[begin SOURCE DATA]
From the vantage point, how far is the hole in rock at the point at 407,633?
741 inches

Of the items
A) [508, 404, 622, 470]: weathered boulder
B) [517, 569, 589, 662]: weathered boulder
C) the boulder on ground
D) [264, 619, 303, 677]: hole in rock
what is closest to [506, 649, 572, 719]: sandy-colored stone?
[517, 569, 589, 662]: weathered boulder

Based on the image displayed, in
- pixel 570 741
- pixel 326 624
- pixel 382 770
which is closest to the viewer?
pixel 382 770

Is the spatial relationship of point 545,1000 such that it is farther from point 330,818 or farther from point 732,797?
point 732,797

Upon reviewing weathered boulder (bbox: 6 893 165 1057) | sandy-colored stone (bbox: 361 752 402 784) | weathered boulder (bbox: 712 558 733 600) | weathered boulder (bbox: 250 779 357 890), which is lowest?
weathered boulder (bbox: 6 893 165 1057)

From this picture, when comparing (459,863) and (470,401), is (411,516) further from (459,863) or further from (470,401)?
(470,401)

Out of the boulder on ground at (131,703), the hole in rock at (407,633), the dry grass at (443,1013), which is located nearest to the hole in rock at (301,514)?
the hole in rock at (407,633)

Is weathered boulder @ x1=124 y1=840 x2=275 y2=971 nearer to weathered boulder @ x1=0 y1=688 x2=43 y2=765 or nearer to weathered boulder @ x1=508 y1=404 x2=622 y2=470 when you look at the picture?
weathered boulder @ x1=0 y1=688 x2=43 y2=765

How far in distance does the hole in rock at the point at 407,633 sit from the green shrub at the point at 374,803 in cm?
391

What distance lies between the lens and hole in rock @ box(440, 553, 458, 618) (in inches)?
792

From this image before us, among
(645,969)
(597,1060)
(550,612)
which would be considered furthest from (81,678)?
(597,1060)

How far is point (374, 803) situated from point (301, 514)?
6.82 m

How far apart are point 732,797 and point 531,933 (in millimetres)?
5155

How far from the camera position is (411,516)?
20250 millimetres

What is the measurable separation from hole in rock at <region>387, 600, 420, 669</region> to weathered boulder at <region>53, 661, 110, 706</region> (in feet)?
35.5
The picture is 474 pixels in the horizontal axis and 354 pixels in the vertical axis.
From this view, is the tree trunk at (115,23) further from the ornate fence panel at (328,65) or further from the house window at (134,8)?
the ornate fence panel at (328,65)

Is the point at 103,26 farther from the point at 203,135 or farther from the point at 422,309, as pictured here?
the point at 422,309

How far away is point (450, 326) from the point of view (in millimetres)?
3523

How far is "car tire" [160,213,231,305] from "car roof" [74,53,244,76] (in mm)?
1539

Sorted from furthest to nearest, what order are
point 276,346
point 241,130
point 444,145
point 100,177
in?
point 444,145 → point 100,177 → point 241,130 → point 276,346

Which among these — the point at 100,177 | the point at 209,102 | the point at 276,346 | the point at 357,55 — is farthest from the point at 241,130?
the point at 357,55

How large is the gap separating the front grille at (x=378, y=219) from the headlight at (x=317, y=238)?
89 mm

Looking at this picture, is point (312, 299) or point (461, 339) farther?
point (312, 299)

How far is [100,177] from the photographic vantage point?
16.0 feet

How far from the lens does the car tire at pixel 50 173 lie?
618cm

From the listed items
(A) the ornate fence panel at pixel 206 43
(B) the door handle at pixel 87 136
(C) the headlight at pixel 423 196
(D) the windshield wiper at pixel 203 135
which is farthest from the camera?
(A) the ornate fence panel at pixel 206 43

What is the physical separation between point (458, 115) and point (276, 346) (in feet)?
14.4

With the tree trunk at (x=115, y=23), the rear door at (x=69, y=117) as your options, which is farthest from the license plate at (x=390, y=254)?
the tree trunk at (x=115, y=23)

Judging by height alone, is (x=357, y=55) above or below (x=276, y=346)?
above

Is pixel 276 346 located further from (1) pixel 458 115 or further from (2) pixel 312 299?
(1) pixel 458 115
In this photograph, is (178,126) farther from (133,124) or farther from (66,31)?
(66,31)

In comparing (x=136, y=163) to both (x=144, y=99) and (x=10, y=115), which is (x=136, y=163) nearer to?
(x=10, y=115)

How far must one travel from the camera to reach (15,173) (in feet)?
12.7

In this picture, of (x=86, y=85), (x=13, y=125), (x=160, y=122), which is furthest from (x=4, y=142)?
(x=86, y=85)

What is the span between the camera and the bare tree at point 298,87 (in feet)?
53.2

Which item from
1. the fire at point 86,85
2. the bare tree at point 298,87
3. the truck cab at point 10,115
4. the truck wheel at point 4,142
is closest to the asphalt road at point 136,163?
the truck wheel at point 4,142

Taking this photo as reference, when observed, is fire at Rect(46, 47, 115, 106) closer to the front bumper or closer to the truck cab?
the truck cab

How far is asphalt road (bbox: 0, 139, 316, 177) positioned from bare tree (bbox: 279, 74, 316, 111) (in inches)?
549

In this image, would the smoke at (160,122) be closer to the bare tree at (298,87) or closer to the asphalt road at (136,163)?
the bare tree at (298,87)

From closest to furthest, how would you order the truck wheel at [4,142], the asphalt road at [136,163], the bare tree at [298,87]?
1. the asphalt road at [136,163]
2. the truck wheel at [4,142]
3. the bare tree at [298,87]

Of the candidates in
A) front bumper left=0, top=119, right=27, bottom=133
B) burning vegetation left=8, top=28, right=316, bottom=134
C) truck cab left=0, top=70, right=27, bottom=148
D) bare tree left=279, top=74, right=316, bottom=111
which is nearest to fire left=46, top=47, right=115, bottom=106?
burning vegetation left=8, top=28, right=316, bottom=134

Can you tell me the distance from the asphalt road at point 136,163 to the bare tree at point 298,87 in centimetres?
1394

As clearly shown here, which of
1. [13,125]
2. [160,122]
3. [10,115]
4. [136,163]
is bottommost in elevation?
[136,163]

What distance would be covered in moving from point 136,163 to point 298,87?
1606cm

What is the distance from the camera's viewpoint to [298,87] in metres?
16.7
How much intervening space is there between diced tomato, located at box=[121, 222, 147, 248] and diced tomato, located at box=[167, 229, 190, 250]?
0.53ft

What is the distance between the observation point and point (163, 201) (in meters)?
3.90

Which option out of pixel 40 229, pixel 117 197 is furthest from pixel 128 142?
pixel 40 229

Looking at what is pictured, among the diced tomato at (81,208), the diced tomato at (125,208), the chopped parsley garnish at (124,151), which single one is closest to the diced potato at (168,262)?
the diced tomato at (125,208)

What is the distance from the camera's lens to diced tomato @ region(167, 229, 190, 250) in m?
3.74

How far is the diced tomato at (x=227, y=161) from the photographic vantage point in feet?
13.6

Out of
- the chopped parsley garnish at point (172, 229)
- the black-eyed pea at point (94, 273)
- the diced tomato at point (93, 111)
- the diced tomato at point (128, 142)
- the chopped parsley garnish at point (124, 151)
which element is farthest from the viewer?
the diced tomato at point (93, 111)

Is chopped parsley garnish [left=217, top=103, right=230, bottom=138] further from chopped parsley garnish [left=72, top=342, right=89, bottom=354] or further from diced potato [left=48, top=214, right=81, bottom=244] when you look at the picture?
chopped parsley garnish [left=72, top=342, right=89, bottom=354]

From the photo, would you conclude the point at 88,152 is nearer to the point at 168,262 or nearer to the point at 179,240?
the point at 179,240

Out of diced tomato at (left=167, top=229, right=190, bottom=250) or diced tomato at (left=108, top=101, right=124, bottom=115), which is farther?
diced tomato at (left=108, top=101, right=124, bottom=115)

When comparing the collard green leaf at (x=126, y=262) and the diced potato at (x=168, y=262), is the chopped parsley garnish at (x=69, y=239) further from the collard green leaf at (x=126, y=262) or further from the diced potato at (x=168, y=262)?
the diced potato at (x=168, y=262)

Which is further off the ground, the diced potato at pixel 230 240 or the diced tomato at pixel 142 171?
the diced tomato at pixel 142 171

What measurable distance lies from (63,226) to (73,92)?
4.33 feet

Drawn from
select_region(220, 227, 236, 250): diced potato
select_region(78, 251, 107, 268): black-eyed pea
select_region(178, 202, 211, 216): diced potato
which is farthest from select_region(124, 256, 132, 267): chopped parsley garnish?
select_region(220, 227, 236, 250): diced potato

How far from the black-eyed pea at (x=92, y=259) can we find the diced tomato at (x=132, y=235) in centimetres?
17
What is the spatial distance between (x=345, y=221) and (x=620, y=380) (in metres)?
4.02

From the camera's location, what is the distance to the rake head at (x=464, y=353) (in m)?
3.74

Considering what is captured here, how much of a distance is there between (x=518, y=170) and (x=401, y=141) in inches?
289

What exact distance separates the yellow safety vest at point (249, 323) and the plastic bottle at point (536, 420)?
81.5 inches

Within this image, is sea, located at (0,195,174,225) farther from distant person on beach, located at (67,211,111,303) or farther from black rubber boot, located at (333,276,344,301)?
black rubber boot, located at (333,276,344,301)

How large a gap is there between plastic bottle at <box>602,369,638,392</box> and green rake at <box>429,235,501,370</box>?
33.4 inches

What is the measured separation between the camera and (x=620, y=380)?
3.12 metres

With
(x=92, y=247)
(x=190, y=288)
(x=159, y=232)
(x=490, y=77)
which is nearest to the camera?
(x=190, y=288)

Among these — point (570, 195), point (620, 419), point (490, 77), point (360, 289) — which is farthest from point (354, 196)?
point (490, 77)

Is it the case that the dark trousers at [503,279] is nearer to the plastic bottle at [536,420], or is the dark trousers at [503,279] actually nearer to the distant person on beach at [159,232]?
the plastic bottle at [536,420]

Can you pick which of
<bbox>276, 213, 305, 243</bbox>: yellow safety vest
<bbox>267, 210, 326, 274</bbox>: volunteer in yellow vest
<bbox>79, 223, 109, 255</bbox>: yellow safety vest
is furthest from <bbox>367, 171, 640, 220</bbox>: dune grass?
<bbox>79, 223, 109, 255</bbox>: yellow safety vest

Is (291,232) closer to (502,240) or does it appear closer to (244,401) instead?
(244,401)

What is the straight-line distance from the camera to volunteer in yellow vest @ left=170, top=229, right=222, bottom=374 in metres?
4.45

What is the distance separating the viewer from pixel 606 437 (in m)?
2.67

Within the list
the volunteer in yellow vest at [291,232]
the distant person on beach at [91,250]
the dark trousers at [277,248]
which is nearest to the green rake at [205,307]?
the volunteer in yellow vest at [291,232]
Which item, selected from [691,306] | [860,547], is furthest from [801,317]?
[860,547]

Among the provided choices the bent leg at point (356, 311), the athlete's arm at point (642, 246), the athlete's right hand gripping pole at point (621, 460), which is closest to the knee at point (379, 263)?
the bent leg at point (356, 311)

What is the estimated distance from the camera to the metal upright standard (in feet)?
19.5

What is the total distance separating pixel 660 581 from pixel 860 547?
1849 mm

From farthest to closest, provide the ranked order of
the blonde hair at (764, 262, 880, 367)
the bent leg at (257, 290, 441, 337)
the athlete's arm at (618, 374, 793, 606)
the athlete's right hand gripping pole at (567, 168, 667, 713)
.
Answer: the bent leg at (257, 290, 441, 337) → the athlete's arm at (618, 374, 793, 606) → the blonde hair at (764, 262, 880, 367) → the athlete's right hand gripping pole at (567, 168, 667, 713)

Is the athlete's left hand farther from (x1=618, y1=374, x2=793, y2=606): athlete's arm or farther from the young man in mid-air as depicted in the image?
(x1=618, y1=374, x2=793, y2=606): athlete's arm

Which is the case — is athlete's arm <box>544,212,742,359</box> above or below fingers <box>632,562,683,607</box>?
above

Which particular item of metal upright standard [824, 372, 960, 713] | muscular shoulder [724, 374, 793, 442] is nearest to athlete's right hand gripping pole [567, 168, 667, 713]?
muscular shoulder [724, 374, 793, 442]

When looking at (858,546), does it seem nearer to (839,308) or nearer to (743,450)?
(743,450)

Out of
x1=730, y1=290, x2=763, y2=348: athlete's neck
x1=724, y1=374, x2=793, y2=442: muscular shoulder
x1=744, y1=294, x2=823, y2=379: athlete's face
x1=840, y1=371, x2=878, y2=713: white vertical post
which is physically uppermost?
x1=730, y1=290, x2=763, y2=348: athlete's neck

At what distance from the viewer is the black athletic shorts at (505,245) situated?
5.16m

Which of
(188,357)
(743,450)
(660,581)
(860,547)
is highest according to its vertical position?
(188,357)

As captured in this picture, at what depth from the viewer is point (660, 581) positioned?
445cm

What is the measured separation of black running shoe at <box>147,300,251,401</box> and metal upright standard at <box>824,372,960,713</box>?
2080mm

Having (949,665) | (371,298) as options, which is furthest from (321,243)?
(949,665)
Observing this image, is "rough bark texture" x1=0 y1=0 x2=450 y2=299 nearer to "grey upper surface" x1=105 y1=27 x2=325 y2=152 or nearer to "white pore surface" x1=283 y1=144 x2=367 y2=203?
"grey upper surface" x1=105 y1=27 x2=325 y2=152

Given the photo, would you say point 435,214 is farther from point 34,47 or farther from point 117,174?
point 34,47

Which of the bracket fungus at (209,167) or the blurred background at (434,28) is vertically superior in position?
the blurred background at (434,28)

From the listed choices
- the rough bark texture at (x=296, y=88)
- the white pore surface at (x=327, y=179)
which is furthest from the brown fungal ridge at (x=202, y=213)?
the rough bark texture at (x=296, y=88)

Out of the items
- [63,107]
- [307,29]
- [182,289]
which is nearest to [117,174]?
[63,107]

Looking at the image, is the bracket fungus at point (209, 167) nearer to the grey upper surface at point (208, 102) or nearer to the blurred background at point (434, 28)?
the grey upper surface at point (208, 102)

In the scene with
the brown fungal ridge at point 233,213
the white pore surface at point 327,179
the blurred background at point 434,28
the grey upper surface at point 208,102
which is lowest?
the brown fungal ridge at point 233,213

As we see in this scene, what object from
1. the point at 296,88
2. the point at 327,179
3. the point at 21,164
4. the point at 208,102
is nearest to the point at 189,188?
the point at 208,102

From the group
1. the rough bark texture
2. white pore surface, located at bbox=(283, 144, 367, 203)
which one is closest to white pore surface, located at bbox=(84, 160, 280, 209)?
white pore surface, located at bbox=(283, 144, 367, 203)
[end SOURCE DATA]
Render the data from the line containing "Out of the items" through the end of the data as a Markdown table with the columns Row and Line, numbering each row and leaving out blank lines.

### RESPONSE BELOW
| Row | Line |
|---|---|
| 1 | Out of the items |
| 2 | - [63,107] |
| 3 | - [307,29] |
| 4 | - [182,289] |
| 5 | which is nearest to [117,174]? |
| 6 | [63,107] |
| 7 | Looking at the image, is the bracket fungus at point (209, 167) nearer to the grey upper surface at point (208, 102) or nearer to the blurred background at point (434, 28)? |
| 8 | the grey upper surface at point (208, 102) |
| 9 | In the scene with |
| 10 | the brown fungal ridge at point 233,213 |
| 11 | the white pore surface at point 327,179 |
| 12 | the blurred background at point 434,28 |
| 13 | the grey upper surface at point 208,102 |
| 14 | which is lowest? |
| 15 | the brown fungal ridge at point 233,213 |
| 16 | As we see in this scene, what object from |
| 17 | 1. the point at 296,88 |
| 18 | 2. the point at 327,179 |
| 19 | 3. the point at 21,164 |
| 20 | 4. the point at 208,102 |
| 21 | is nearest to the point at 189,188? |
| 22 | the point at 208,102 |
| 23 | From the group |
| 24 | 1. the rough bark texture |
| 25 | 2. white pore surface, located at bbox=(283, 144, 367, 203) |
| 26 | which one is closest to white pore surface, located at bbox=(84, 160, 280, 209)? |
| 27 | white pore surface, located at bbox=(283, 144, 367, 203) |